EXERCISE REQUIREMENTS: Find every line below that contains the word "forearm" and copy each one in full.

EXERCISE INPUTS:
START

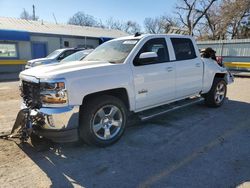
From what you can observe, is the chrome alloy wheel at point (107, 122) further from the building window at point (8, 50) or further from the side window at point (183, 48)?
the building window at point (8, 50)

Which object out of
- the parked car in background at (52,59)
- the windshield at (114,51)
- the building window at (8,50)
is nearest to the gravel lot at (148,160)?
the windshield at (114,51)

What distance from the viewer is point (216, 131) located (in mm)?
5359

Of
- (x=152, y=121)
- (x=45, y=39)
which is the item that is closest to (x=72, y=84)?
(x=152, y=121)

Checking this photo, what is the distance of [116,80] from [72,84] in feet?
2.84

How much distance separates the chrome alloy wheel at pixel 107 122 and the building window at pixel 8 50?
61.7ft

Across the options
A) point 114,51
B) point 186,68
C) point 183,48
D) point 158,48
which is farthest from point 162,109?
point 114,51

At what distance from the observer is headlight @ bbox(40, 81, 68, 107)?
13.0ft

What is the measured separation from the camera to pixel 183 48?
620cm

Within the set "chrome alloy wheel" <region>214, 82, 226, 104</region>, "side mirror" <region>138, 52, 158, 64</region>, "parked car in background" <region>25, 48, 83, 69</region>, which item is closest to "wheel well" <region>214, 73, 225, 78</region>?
"chrome alloy wheel" <region>214, 82, 226, 104</region>

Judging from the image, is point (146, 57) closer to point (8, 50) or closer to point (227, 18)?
point (8, 50)

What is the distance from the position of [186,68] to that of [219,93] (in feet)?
6.41

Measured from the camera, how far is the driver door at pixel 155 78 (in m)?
5.01

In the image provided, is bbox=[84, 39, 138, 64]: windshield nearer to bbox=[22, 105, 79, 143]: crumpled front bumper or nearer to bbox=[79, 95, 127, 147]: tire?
bbox=[79, 95, 127, 147]: tire

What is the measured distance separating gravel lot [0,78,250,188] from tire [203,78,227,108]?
132 centimetres
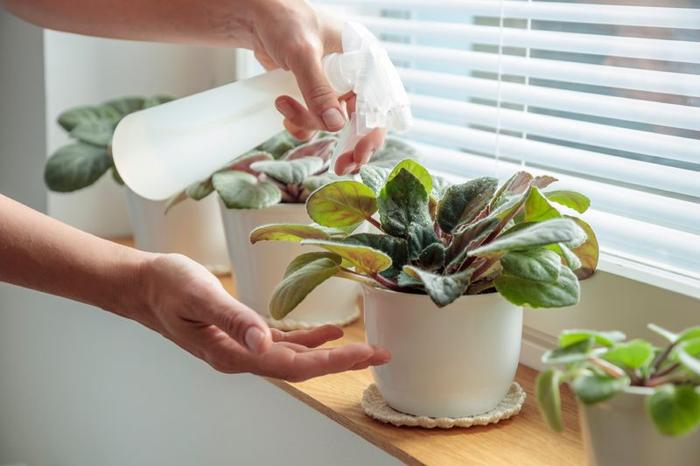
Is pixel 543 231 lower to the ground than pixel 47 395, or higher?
higher

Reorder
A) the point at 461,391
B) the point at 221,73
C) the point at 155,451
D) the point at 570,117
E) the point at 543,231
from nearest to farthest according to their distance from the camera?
the point at 543,231
the point at 461,391
the point at 570,117
the point at 155,451
the point at 221,73

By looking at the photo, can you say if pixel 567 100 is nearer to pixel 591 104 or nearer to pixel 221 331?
pixel 591 104

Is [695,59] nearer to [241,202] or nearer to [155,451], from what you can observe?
[241,202]

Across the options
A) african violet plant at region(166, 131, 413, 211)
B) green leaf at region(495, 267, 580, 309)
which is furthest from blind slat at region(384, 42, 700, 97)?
green leaf at region(495, 267, 580, 309)

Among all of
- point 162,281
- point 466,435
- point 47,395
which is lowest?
point 47,395

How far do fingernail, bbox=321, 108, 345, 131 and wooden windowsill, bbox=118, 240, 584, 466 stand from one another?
0.24m

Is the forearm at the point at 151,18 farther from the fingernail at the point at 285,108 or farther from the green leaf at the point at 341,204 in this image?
the green leaf at the point at 341,204

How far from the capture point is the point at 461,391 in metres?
0.77

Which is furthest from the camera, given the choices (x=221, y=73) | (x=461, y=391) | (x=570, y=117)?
(x=221, y=73)

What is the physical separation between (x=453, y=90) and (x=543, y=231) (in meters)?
0.47

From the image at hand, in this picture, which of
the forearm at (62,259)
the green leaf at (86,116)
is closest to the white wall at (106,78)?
the green leaf at (86,116)

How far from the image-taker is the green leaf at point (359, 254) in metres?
0.72

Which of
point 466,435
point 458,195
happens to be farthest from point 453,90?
point 466,435

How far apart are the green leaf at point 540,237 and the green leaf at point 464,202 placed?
103 mm
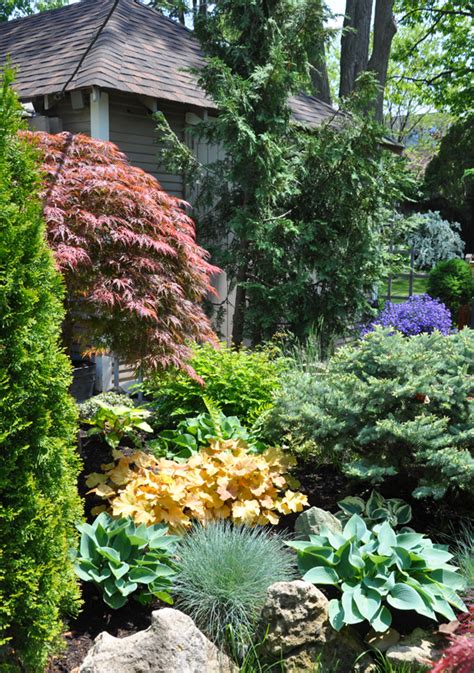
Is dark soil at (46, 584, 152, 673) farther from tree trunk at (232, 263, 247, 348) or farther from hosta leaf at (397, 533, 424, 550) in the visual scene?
tree trunk at (232, 263, 247, 348)

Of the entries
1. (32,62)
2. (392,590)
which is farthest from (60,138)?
(32,62)

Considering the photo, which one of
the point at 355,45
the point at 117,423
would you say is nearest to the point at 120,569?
the point at 117,423

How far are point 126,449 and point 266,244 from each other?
3301 millimetres

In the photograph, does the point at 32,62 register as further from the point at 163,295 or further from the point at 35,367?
the point at 35,367

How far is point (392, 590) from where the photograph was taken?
2.86 m

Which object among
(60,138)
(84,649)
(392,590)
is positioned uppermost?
(60,138)

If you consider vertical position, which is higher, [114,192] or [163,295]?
[114,192]

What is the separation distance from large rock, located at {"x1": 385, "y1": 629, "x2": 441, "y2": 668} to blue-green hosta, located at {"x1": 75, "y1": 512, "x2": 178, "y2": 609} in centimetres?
105

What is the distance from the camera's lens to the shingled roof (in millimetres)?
7008

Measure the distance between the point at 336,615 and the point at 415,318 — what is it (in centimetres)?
735

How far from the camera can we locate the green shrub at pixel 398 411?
11.3ft

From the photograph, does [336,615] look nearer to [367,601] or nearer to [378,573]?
[367,601]

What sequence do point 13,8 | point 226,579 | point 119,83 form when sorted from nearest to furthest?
1. point 226,579
2. point 119,83
3. point 13,8

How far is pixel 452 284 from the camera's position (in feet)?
42.0
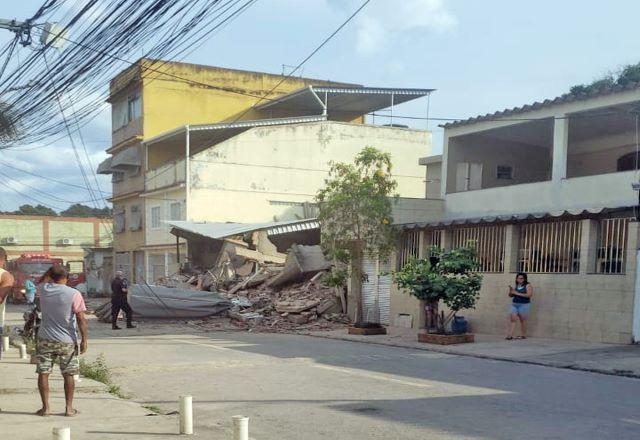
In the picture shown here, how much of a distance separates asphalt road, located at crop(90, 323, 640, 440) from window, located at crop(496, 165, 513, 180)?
10392 mm

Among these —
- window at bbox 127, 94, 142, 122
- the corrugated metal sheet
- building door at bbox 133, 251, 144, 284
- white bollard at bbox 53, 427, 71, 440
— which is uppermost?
window at bbox 127, 94, 142, 122

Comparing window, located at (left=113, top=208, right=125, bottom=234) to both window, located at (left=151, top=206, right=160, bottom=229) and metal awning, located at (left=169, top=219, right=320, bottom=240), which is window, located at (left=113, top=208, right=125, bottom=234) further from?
metal awning, located at (left=169, top=219, right=320, bottom=240)

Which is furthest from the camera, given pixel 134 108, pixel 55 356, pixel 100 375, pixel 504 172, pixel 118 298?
pixel 134 108

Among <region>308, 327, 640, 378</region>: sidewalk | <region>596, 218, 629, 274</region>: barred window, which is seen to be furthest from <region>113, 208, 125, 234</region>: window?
<region>596, 218, 629, 274</region>: barred window

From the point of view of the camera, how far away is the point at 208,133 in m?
32.9

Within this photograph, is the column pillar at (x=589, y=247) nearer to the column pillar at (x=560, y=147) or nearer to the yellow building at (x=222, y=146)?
the column pillar at (x=560, y=147)

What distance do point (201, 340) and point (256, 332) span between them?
2704 mm

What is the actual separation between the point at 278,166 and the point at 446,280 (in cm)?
1868

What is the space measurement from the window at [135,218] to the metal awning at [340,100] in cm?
895

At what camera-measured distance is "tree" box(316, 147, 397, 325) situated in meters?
16.9

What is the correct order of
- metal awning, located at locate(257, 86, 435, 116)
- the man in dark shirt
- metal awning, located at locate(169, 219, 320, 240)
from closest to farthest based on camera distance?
1. the man in dark shirt
2. metal awning, located at locate(169, 219, 320, 240)
3. metal awning, located at locate(257, 86, 435, 116)

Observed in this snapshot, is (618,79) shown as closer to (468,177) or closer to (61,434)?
(468,177)

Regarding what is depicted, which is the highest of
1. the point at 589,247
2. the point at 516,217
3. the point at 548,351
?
the point at 516,217

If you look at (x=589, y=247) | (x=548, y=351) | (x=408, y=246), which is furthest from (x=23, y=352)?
(x=589, y=247)
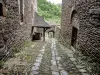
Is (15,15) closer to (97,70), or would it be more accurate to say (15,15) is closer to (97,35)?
(97,35)

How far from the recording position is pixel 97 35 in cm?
521

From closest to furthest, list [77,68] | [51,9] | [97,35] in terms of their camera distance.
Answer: [77,68], [97,35], [51,9]

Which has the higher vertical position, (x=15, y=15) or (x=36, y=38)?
(x=15, y=15)

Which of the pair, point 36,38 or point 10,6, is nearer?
point 10,6

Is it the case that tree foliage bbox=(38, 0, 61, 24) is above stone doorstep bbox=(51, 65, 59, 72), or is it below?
above

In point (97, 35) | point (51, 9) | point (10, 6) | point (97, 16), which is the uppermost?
Answer: point (51, 9)

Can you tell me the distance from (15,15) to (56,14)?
96.3 feet

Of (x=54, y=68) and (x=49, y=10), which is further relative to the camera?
(x=49, y=10)

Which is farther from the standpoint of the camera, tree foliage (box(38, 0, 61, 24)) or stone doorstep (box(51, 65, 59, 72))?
tree foliage (box(38, 0, 61, 24))

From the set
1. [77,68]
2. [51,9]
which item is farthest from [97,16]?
[51,9]

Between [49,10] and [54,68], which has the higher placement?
[49,10]

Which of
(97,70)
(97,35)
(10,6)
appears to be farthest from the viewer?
(10,6)

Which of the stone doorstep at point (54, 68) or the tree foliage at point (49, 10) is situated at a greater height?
the tree foliage at point (49, 10)

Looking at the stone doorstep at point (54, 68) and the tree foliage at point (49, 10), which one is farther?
the tree foliage at point (49, 10)
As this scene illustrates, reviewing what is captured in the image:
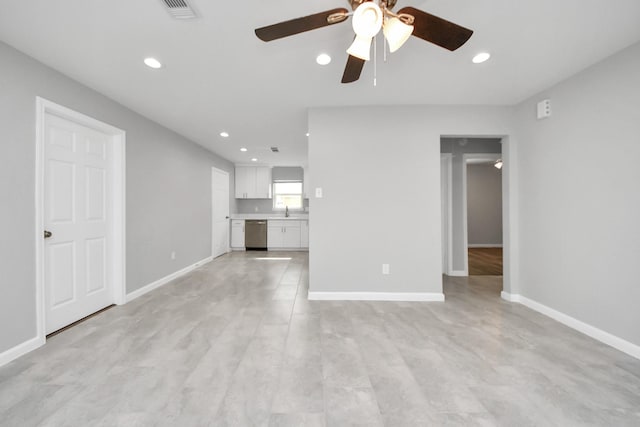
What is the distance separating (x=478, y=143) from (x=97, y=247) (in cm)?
554

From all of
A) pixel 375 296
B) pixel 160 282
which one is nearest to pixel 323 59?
pixel 375 296

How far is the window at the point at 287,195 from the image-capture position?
24.8ft

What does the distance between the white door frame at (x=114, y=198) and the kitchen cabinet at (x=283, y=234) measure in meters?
4.10

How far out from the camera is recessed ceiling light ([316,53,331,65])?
2096 millimetres

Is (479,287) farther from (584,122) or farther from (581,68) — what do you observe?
(581,68)

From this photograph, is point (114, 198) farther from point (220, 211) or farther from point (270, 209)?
point (270, 209)

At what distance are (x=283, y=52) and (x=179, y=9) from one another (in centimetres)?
74

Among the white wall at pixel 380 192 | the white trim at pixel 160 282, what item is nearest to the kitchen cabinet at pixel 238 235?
the white trim at pixel 160 282

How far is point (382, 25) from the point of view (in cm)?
135

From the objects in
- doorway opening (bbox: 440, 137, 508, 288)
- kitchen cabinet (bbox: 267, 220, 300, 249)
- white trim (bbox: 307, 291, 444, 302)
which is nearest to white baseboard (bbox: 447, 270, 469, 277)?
doorway opening (bbox: 440, 137, 508, 288)

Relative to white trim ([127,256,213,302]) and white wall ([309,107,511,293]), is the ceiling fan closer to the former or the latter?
white wall ([309,107,511,293])

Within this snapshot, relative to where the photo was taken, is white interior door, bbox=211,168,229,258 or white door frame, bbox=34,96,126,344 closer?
white door frame, bbox=34,96,126,344

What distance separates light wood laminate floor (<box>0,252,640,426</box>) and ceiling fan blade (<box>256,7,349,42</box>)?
206 cm

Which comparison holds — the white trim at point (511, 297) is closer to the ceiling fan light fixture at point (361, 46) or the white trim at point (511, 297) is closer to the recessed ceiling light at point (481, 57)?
the recessed ceiling light at point (481, 57)
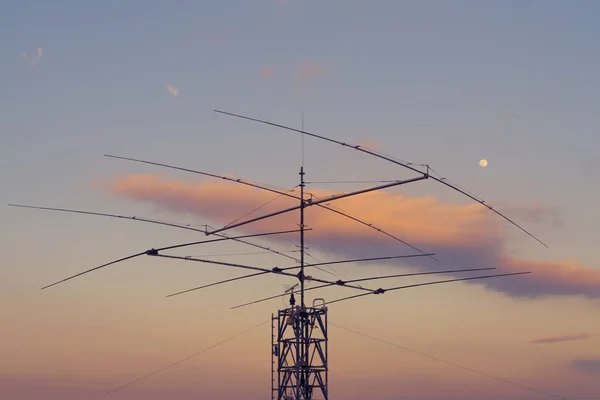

END

COMPLETE RESPONSE:
Is the forearm at the point at 151,18 farther from the fingernail at the point at 285,108 or farther from the green leaf at the point at 341,204 in this image?
the forearm at (62,259)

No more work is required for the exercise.